With a population just below that of Barcelona, at around 1.5m inhabitants, Estonia is one of the EU’s less inhabited countries. Furthermore, together with its two southern Baltic neighbours, Lithuania and Latvia, it lags in population density; paradoxically enough, considering the fertile (mostly flat) land that faces the Baltic sea. Together with a recent history of struggle for national self-determination, the three countries share an exceptional entrenched culture of choral music: one of the highlights while visiting their main cities are the huge open-air auditoriums, such as those in Vilnius, Riga and Tallinn. They host the countries’ main song festivals, in which choirs gather every once in a while to play and sing mostly pagan songs.
After narrowly missing the previous one in 2014, this author attended Estonia’s main song festival, “Laulupidu”, last July. The event’s climatic day, always on a summer Sunday, was a heart-warming display of colourful choirs (dressed in traditional costumes) coming from the four corners of the country, in a whole-hearted communion with a bursting auditorium: people of all ages, happy and proud of their long-living traditions, able to stand up and sing in tune for hours. Beyond the stunning harmonies and melodies, the event is a display of the nation’s identity, an atmosphere that raises a keenness to join the crowd; and, why not, jealousy (the reasonable one) of this country’s genuine elegance and unity.
The documentary “The Singing Revolution” (2007) described events in Estonia (which took a similar path in Latvia and Lithuania) during its struggle against the Soviet Union, precisely via the lenses of this powerful singing tradition. It was by singing their own music in their own language (de facto forbidden by Moscow) that Estonians connected with their past, overlapping Communist rule. Singing traditional music in Estonian was a way of channelling their nation’s aspirations, as well as (indirectly) calling the Soviet oppressors by name. In fact, it was a slap in the face of the Soviet Union’s staged harmony, and it slowly pushed Estonian’s political mainstream towards the path of self-determination. Arguably, Estonia’s cunning politicians where skilful to take advantage of Gorbachov’s “Glasnost” (openness) and “Perestroika” (reform), both key in causing the Soviet Union’s natural impulses to crash whatever deviated from the Nomenklatura’s dictates.

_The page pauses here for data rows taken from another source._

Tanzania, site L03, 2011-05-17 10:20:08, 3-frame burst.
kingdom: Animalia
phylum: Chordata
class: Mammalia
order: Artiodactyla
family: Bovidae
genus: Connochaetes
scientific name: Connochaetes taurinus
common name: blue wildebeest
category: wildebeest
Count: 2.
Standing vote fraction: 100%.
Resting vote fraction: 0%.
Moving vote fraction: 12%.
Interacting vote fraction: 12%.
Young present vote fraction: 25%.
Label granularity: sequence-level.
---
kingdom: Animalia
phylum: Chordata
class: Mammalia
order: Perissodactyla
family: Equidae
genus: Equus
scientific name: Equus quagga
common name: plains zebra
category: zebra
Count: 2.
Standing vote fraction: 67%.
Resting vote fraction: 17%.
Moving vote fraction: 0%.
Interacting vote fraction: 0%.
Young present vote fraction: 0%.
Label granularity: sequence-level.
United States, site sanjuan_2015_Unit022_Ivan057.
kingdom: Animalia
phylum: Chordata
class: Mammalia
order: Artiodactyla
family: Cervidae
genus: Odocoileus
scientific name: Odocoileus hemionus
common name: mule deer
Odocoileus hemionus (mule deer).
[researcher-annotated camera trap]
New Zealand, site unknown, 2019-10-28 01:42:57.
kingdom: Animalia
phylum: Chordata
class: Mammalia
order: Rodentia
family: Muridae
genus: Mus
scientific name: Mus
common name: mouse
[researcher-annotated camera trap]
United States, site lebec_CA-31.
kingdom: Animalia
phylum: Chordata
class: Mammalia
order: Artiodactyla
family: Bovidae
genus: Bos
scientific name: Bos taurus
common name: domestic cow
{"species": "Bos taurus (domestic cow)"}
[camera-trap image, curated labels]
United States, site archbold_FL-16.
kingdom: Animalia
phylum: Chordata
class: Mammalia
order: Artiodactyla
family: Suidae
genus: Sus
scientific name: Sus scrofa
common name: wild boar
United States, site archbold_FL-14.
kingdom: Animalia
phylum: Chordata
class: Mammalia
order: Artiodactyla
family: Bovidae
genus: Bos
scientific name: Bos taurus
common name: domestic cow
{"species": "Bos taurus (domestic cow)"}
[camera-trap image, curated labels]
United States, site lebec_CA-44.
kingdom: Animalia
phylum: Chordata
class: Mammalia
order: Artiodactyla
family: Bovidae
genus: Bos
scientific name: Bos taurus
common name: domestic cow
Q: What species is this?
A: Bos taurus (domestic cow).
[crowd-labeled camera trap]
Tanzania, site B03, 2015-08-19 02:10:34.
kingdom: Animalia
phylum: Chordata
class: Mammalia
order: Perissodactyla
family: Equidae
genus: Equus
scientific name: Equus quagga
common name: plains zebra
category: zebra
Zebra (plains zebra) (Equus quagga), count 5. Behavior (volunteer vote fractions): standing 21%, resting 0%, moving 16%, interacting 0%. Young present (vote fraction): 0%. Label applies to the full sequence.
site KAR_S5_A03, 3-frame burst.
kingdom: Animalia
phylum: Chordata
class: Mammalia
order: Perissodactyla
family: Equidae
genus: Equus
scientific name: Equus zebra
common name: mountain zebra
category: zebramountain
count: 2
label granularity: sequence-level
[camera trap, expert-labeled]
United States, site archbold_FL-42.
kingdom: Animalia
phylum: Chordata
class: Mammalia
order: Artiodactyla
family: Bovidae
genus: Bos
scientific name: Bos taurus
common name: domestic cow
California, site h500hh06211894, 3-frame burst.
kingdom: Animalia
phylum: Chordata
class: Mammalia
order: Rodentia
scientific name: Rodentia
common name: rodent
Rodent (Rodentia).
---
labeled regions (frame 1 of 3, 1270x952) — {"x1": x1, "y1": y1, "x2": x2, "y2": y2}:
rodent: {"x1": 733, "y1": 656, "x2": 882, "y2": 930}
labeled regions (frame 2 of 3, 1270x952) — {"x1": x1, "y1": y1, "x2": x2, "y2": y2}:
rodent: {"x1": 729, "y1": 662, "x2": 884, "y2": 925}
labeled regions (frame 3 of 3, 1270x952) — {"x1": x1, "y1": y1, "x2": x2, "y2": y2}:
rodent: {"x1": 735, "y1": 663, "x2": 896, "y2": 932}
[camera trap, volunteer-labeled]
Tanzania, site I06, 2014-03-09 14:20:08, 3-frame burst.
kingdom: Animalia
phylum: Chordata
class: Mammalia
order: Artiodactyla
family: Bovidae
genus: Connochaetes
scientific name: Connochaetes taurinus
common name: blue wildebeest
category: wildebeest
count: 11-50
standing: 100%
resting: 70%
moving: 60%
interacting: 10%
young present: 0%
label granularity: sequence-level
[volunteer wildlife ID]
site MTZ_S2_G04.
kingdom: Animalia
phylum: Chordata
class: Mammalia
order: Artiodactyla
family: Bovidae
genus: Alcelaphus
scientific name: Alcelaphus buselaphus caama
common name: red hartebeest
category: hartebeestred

Catalonia is nowadays praised worldwide for claiming independence through massive peaceful rallies, as we have seen recently. The participative, democratic and open attitude is such here that agent provocateurs (there are roughly 200 Spanish intelligence officers dedicated to derailing the Catalan movement) have no place for the tricks seen elsewhere. Yet, among the beauty of the rallies themselves, some of them choreographed, it remains to be seen to what level they could be elevated with big choirs singing along. Bringing in massive choirs would further contrast with Madrid’s repression, adding more adepts to the Catalan fight for self-determination, be they local or international.
While unity and brotherhood are evidently displayed by the cheerful crowds themselves, the evocativeness of music stands at another level, as Baltic choral traditions show. Latvian writer and politician Otto Ozols writes that Catalonia has a unique set of civil society institutions, raised from the bottom up, from a diversity of sectors and milieus, among which there is a long tradition of choral music. With leadership and collective motivation, it may be possible to materialise this potential, especially considering that the Catalan musical repertoire includes melodies and songs perfectly suited to large audiences, such as the ones described above.